PLANS to place two four-metre high Maori poupou (carved poles) in Nurragingy Reserve have opened an old wound, says a Darug leader.
Blacktown Council has commissioned the poupou to commemorate the 30th anniversary of its sister city relationship with Porirua, New Zealand in May, this year.
They will be placed in the New Zealand South Pacific Garden gateway in Nurragingy Reserve.
Darug elder Sandra Lee said the council had displayed ignorance of traditional ownerships of the area with a lack of respect to her people.
"This is another of current council's act of deliberate aggression that continues the ongoing public genocide of the Darug people," she said.
"The Maori people know they are not allowed to put their totem poles in another tribal land.
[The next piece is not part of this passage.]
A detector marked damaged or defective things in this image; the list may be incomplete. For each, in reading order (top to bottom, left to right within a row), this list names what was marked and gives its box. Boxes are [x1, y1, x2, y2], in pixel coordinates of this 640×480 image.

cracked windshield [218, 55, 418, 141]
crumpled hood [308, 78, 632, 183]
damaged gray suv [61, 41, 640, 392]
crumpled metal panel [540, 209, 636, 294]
I find it strange they didn't seek the permission or blessing of our elders before proceeding.
Ms Lee said the poles could be put in the garden "if they ask for our permission".
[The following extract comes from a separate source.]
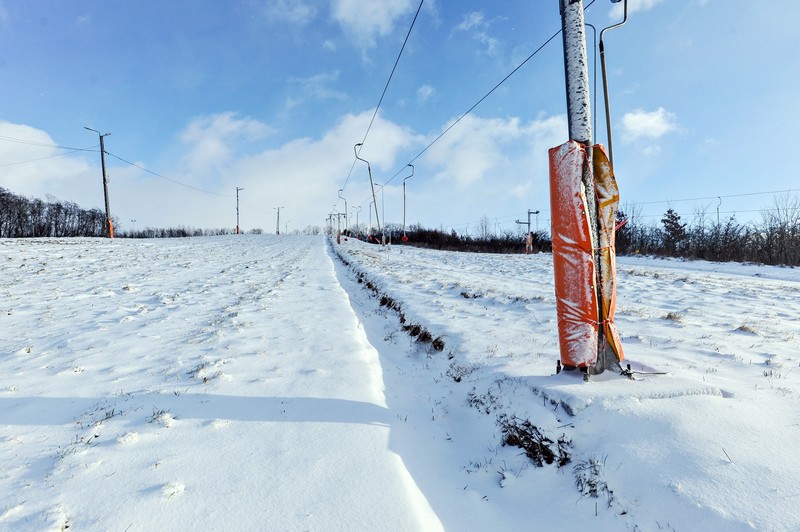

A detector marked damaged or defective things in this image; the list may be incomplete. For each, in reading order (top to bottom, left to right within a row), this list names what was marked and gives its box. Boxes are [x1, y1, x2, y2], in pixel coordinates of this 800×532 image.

She added that she could not get the council to put up a history board of Nurragingy on why the reserve was named after her Darug ancestor, or support for its bush tucker garden.
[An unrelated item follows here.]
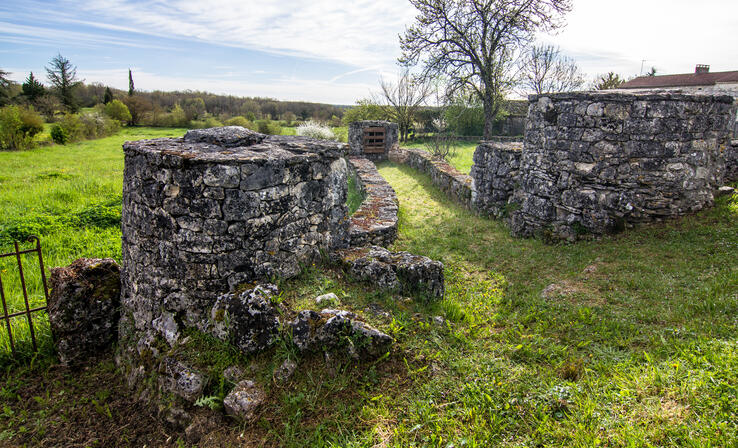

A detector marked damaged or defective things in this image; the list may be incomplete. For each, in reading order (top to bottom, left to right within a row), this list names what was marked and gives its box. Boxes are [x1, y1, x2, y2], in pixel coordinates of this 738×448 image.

rusty metal frame [0, 234, 49, 356]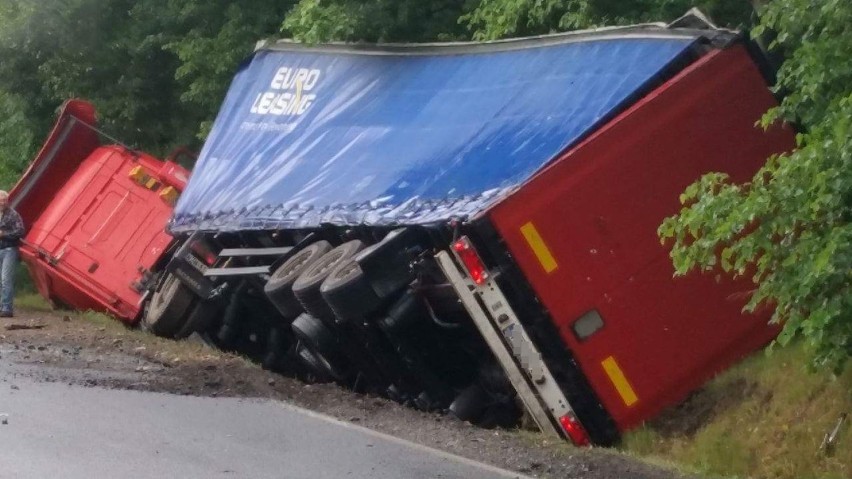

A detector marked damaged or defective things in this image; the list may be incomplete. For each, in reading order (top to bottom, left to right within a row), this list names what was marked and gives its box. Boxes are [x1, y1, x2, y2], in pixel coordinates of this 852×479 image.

overturned truck [90, 22, 804, 446]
A council spokeswoman said the reserve had different cultural gardens, including an Aboriginal bush tucker garden, a Chinese garden, a New Zealand South Pacific garden and a sensory garden.
"Given the work was only being done within the New Zealand South Pacific Garden, no consultation with any other cultural groups was undertaken," she said.
"Council recognises the need to consult with community groups on a variety of issues affecting Blacktown City.
"It recently underwent an extensive consultation process with Aboriginal groups in the preparation required for the Native Institute Site Exhibition and the recent Local Government Aboriginal Network Conference.
"Council is also currently undergoing an extensive consultation process with the Darug Tribal Aboriginal Corporation in the development of the Bush Tucker Garden at Grantham Heritage Park.
"Its Aboriginal advisory subcommittee, a group comprised of representatives of our Aboriginal and Torres Strait Islander communities, provide valuable input to the development of council's plans, programs and policies such as the Reconciliation Action Plan."